Required action :: The data is to be transcribed in full, with nothing missed.

Saved entries
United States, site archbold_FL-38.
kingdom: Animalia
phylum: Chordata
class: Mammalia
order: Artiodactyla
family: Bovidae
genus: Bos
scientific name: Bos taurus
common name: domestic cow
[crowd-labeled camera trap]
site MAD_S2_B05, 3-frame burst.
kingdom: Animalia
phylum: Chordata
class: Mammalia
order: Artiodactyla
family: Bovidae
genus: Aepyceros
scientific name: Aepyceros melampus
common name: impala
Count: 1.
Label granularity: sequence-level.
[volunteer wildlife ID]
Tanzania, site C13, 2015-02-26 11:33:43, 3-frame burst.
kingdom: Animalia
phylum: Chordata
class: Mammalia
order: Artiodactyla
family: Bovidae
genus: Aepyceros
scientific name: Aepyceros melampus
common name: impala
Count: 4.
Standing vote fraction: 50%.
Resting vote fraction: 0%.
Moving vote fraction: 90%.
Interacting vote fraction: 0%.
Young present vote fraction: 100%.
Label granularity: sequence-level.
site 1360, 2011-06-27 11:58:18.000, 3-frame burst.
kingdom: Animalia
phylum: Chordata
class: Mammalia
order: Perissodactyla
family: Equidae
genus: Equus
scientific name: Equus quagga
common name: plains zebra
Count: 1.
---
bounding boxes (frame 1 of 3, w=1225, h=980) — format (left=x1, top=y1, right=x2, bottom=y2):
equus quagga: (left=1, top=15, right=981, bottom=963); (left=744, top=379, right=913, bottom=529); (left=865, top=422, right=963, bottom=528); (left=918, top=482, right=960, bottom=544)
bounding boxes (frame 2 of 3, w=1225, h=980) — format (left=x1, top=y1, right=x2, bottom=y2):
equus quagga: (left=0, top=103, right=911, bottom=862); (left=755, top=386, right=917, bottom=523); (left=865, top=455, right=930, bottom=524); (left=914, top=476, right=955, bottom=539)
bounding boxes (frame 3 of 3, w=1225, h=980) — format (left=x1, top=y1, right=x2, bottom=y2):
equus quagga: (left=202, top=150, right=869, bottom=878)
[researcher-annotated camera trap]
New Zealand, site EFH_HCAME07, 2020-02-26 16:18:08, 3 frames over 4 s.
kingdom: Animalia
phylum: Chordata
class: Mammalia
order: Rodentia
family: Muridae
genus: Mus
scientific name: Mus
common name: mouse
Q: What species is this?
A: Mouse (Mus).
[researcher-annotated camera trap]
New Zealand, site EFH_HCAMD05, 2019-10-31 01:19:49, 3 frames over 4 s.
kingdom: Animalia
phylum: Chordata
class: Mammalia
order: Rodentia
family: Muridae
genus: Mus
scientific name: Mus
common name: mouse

Finished task ::
United States, site archbold_FL-38.
kingdom: Animalia
phylum: Chordata
class: Mammalia
order: Artiodactyla
family: Bovidae
genus: Bos
scientific name: Bos taurus
common name: domestic cow
[crowd-labeled camera trap]
site MAD_S2_B05, 3-frame burst.
kingdom: Animalia
phylum: Chordata
class: Mammalia
order: Artiodactyla
family: Bovidae
genus: Aepyceros
scientific name: Aepyceros melampus
common name: impala
Count: 1.
Label granularity: sequence-level.
[volunteer wildlife ID]
Tanzania, site C13, 2015-02-26 11:33:43, 3-frame burst.
kingdom: Animalia
phylum: Chordata
class: Mammalia
order: Artiodactyla
family: Bovidae
genus: Aepyceros
scientific name: Aepyceros melampus
common name: impala
Count: 4.
Standing vote fraction: 50%.
Resting vote fraction: 0%.
Moving vote fraction: 90%.
Interacting vote fraction: 0%.
Young present vote fraction: 100%.
Label granularity: sequence-level.
site 1360, 2011-06-27 11:58:18.000, 3-frame burst.
kingdom: Animalia
phylum: Chordata
class: Mammalia
order: Perissodactyla
family: Equidae
genus: Equus
scientific name: Equus quagga
common name: plains zebra
Count: 1.
---
bounding boxes (frame 1 of 3, w=1225, h=980) — format (left=x1, top=y1, right=x2, bottom=y2):
equus quagga: (left=1, top=15, right=981, bottom=963); (left=744, top=379, right=913, bottom=529); (left=865, top=422, right=963, bottom=528); (left=918, top=482, right=960, bottom=544)
bounding boxes (frame 2 of 3, w=1225, h=980) — format (left=x1, top=y1, right=x2, bottom=y2):
equus quagga: (left=0, top=103, right=911, bottom=862); (left=755, top=386, right=917, bottom=523); (left=865, top=455, right=930, bottom=524); (left=914, top=476, right=955, bottom=539)
bounding boxes (frame 3 of 3, w=1225, h=980) — format (left=x1, top=y1, right=x2, bottom=y2):
equus quagga: (left=202, top=150, right=869, bottom=878)
[researcher-annotated camera trap]
New Zealand, site EFH_HCAME07, 2020-02-26 16:18:08, 3 frames over 4 s.
kingdom: Animalia
phylum: Chordata
class: Mammalia
order: Rodentia
family: Muridae
genus: Mus
scientific name: Mus
common name: mouse
Q: What species is this?
A: Mouse (Mus).
[researcher-annotated camera trap]
New Zealand, site EFH_HCAMD05, 2019-10-31 01:19:49, 3 frames over 4 s.
kingdom: Animalia
phylum: Chordata
class: Mammalia
order: Rodentia
family: Muridae
genus: Mus
scientific name: Mus
common name: mouse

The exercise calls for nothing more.